**INSTRUCTIONS:**
1. In the excerpt about the government shutdown, which two kinds of federal workers does the nation furlough?
2. Reproduce the shutdown excerpt word for word, everything from "We could go" down to "Eisenhower, and Reagan.".

--- begin EXCERPT PROVIDED ---

We could go on forever about the towering cynicism of the ideologues in the president’s entourage who, through dire tweets and apocalyptic pronouncements on Fox News, stoke a fire-of-fantasy machine that causes the world’s most powerful nation to furlough its park rangers and air traffic controllers while waiting for a string of secret powwows in the Oval Office to deliver a verdict on the vital question of whether the wall should be made of concrete or steel All of that is a proper farce, one that transports democracy in America from the realm of Tocqueville to that of the Marx Brothers.

But the shutdown says something else about the debasement of the Grand Old Party of Lincoln, Eisenhower, and Reagan.

--- end EXCERPT PROVIDED ---
--- begin COLLECTED MATERIAL ---

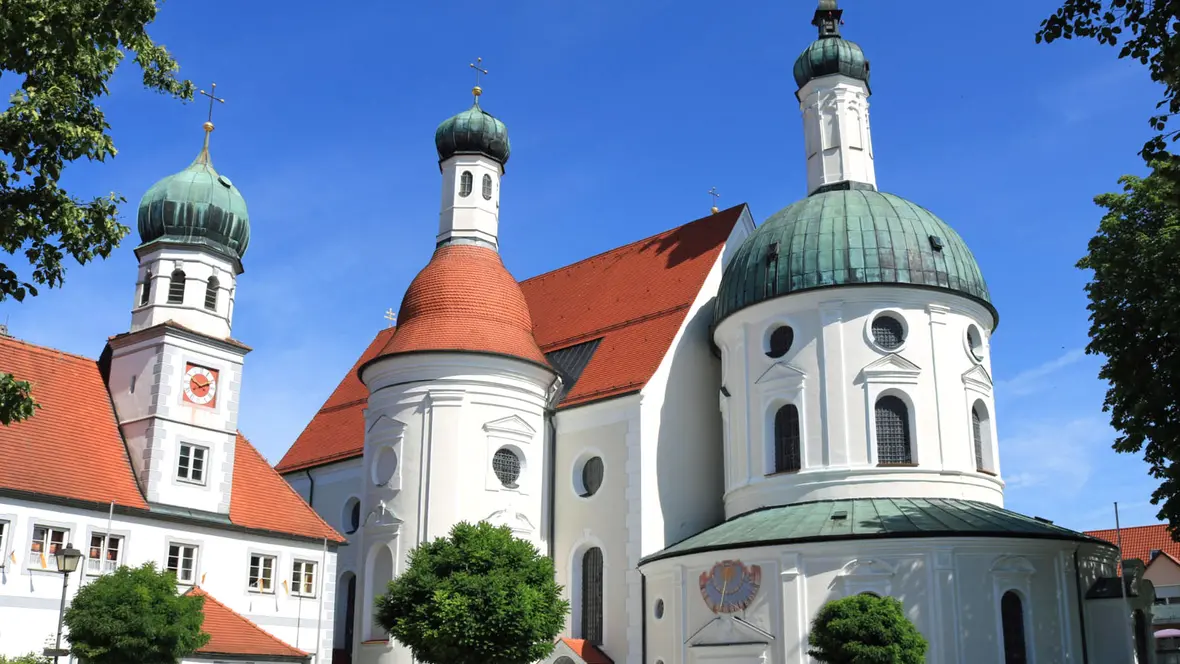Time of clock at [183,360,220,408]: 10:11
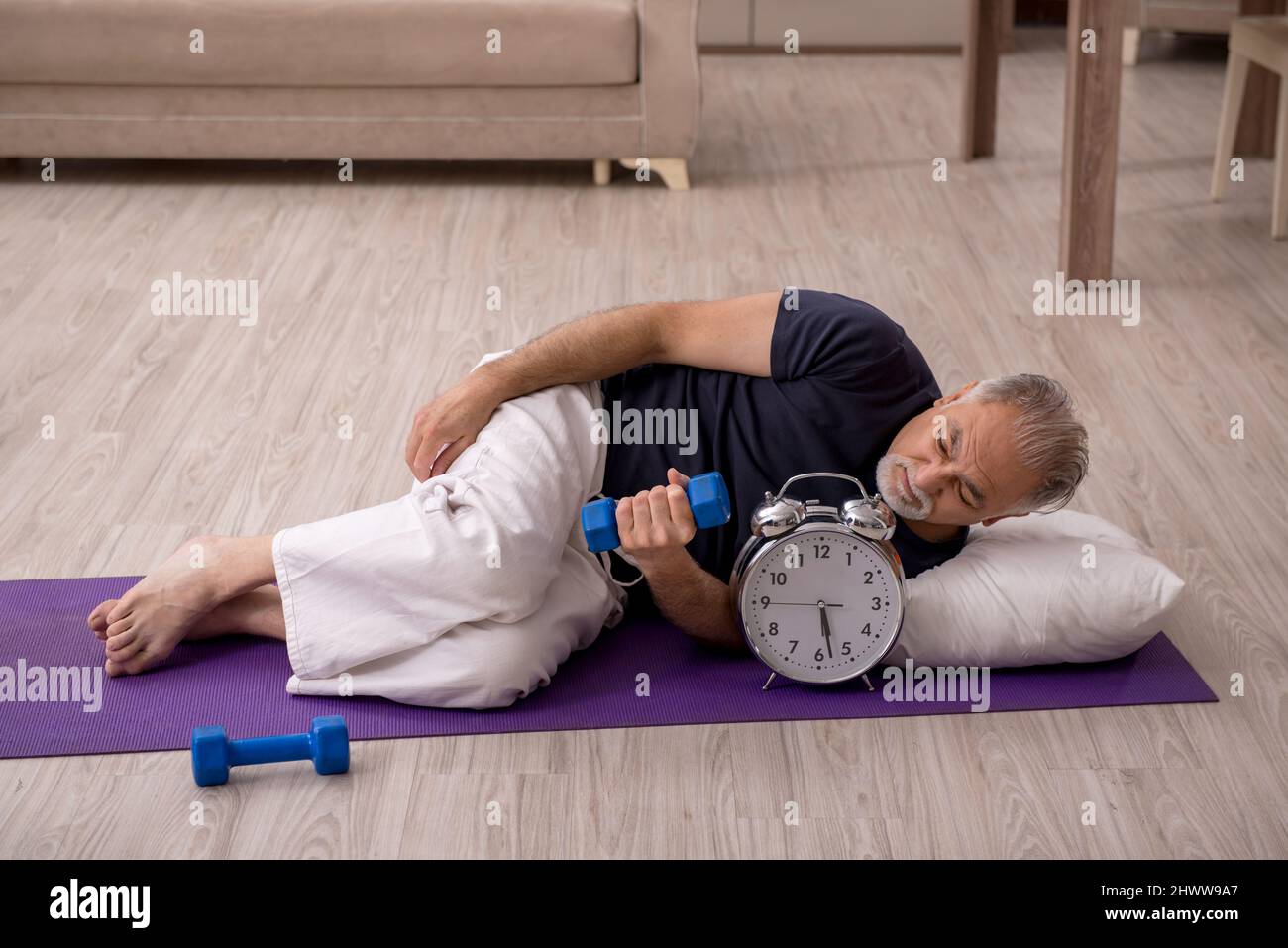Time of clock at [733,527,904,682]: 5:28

--- end COLLECTED MATERIAL ---

**LIST OF SOLUTIONS:**
1. Park rangers and air traffic controllers.

2.
We could go on forever about the towering cynicism of the ideologues in the president’s entourage who, through dire tweets and apocalyptic pronouncements on Fox News, stoke a fire-of-fantasy machine that causes the world’s most powerful nation to furlough its park rangers and air traffic controllers while waiting for a string of secret powwows in the Oval Office to deliver a verdict on the vital question of whether the wall should be made of concrete or steel All of that is a proper farce, one that transports democracy in America from the realm of Tocqueville to that of the Marx Brothers.

But the shutdown says something else about the debasement of the Grand Old Party of Lincoln, Eisenhower, and Reagan.